### Supplied information

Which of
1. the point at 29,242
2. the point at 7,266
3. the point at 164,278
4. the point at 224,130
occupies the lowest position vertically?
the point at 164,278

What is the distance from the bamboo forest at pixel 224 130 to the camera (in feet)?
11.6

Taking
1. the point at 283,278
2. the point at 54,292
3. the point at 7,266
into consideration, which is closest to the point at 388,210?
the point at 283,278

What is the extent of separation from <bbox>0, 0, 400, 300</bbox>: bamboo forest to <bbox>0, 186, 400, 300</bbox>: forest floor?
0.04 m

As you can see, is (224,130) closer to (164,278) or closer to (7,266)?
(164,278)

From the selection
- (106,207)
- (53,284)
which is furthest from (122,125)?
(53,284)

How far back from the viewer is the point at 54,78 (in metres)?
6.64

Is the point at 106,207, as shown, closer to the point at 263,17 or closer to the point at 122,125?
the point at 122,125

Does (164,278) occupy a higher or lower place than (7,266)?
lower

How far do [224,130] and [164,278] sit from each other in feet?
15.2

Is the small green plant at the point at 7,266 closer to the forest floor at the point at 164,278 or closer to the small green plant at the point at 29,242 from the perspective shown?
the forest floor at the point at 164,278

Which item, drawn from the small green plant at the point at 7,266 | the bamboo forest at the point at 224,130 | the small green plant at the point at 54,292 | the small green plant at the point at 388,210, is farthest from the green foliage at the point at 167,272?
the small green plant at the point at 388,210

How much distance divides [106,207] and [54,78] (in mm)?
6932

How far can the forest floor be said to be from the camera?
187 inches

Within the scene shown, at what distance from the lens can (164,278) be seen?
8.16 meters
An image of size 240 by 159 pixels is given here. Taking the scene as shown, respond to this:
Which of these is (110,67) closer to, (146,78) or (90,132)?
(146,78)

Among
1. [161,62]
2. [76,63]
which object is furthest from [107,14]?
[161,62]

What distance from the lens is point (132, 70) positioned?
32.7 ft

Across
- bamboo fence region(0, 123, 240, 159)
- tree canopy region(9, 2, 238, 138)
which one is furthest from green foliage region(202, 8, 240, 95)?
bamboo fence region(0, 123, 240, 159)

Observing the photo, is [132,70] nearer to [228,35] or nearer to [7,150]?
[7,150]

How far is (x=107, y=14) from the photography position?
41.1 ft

### Directions for this task
Your task is to quote all of the data word for word.

### Final result
Which of
1. the point at 29,242
2. the point at 7,266
3. the point at 164,278
4. the point at 224,130
occupies the lowest position vertically?
the point at 164,278

What is the distance from the bamboo forest at pixel 224 130 to the camera (in feet)?
11.6

Taking
1. the point at 283,278
2. the point at 54,292
3. the point at 7,266
into consideration, which is closest to the point at 388,210?
the point at 283,278

What is the extent of separation from <bbox>0, 0, 400, 300</bbox>: bamboo forest to <bbox>0, 186, 400, 300</bbox>: forest floor?
0.04 m

As you can see, is (224,130) closer to (164,278) or closer to (7,266)?
(164,278)

From the selection
- (106,207)
- (53,284)
which is furthest from (122,125)?
(53,284)

How far back from the viewer is the point at 54,78 (in metres)?
6.64

Is the point at 106,207, as shown, closer to the point at 263,17 or closer to the point at 122,125?
the point at 122,125

Does (164,278) occupy a higher or lower place than (7,266)?
lower

How far do [224,130] and [164,278] sit from each other in feet?
15.2

Is the small green plant at the point at 7,266 closer to the forest floor at the point at 164,278 or closer to the small green plant at the point at 29,242 from the perspective shown?
the forest floor at the point at 164,278

Which item, drawn from the small green plant at the point at 7,266 | the bamboo forest at the point at 224,130 | the small green plant at the point at 54,292 | the small green plant at the point at 388,210, is farthest from the green foliage at the point at 167,272?
the small green plant at the point at 388,210

How much distance divides [106,207] and [54,78] (in mm)?
6932

How far can the forest floor be said to be from the camera?
187 inches

Within the scene shown, at what distance from the lens can (164,278) be seen?
8.16 meters
An image of size 240 by 159 pixels is given here. Taking the scene as shown, respond to this:
Which of these is (110,67) closer to, (146,78) or (90,132)?
(146,78)

Among
1. [161,62]
2. [76,63]
which object is furthest from [107,14]?
[161,62]

What distance from the lens is point (132, 70) positioned?
32.7 ft

Across
- bamboo fence region(0, 123, 240, 159)
- tree canopy region(9, 2, 238, 138)
which one is furthest from green foliage region(202, 8, 240, 95)?
bamboo fence region(0, 123, 240, 159)

Observing the photo, is [132,70] nearer to [228,35] or nearer to [7,150]?
[7,150]

How far is (x=107, y=14) from the photography position?
41.1 ft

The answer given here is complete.